How would that phrase be translated in polish please? I am a female and this phrase would be said to both male and female friends of mine.


----------



## dreamlike

I take it that you mean sending a mesage on some kind of forum or website that allows its users to communicate with each other by using Private Messages? If so, it would be: *Wysłałem/am Ci wiadomość na WordReference (for instance) *


----------



## msjoeyy

Yes it's a social networking website and the message would be sent via direct messaging, dziękuję!


----------



## LilianaB

You can say: wiadomość została wysłana na-- a passive form to avoid the Pan/Pani, or gender specified language. Dreamlike's, version is good too, but then you have to be careful who is writing to whom.


----------



## kknd

to be more specific about your gender: if you're writing to group of those people you mentioned about then you should write something like _Wysłałam wam wiadomość na (website name)_; if you're writing separately to each person you should use _Wysłałam ci wiadomość na (website name)_.


----------



## LilianaB

If it is any formal e-mail, a job application for example, you cannot use Ci, or warm. It is too colloquial and you have to know the person and be allowed to address them by the second person to use Kknd's version.


----------



## dreamlike

A passive voice is best avoided here.  "Wiadomość została wysłana na..." would sound very awkward as an isolated sentence, it's overly formal. I would expect to see it in the context like this: _Proszę sprawdzić informacje zawarte w ostatniej wiadomości.
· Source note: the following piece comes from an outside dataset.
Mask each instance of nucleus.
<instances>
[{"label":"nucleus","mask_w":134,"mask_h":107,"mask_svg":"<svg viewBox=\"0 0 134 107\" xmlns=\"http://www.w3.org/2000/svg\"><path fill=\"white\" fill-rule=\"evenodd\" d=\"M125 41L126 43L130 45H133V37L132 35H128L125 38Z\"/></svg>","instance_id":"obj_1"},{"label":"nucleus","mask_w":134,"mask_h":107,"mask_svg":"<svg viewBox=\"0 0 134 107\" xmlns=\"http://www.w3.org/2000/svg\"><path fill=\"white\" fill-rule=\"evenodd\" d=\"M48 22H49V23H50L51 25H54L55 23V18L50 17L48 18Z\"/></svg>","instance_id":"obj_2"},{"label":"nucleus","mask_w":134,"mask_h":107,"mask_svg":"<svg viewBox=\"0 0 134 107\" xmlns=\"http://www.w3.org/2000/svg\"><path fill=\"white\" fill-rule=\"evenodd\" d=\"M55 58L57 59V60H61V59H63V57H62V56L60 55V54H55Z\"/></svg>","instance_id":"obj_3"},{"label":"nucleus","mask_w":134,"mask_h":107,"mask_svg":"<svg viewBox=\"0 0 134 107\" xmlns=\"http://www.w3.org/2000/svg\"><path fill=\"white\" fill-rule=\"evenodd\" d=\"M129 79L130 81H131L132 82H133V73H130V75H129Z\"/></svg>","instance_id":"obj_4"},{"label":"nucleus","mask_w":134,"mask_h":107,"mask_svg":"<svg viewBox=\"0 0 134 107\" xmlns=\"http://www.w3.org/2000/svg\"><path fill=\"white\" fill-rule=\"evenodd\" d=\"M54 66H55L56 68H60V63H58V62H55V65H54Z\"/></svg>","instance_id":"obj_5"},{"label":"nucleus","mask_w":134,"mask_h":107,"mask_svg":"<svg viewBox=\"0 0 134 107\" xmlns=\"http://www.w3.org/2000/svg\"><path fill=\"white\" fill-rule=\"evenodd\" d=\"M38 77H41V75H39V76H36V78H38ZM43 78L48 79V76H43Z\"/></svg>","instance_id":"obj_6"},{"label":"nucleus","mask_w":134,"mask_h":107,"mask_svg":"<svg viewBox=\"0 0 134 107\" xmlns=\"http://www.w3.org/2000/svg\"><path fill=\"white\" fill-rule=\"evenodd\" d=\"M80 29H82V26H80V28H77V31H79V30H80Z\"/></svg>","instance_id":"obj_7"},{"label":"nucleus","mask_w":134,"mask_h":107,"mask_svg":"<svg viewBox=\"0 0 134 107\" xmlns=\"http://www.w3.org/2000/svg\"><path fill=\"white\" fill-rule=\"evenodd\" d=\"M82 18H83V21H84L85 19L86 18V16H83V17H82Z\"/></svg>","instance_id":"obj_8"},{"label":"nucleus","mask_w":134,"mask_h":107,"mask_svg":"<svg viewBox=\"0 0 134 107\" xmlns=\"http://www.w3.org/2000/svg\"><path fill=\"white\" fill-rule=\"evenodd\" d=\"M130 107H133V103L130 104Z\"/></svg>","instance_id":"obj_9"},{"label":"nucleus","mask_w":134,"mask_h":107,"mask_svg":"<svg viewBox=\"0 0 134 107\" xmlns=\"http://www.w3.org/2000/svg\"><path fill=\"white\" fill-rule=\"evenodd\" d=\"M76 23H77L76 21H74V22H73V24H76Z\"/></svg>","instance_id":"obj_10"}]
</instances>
Wiadomość została wysłana na...


_


----------



## msjoeyy

I will use this phrase fairly often to say the least, towards friends of both genders that I have met through the internet, on a personal approach and not to address a group of individuals. 
Would it be allowed to ask for a second translation of a similar phrase now? if so, what would "I will reply to your message later/tomorrow ok?" be translated to? again, in address to friends of both genders.


----------



## LilianaB

Odpowiem na twoją wiadomość jutro - tomorrow, poźniej- later.


----------



## dreamlike

Yes, that would be it. In the interest of brevity, you could also leave out "na twoją wiadomość" - *Odpowiem Ci jutro/później* - I'll answer you tomorrow/later.


----------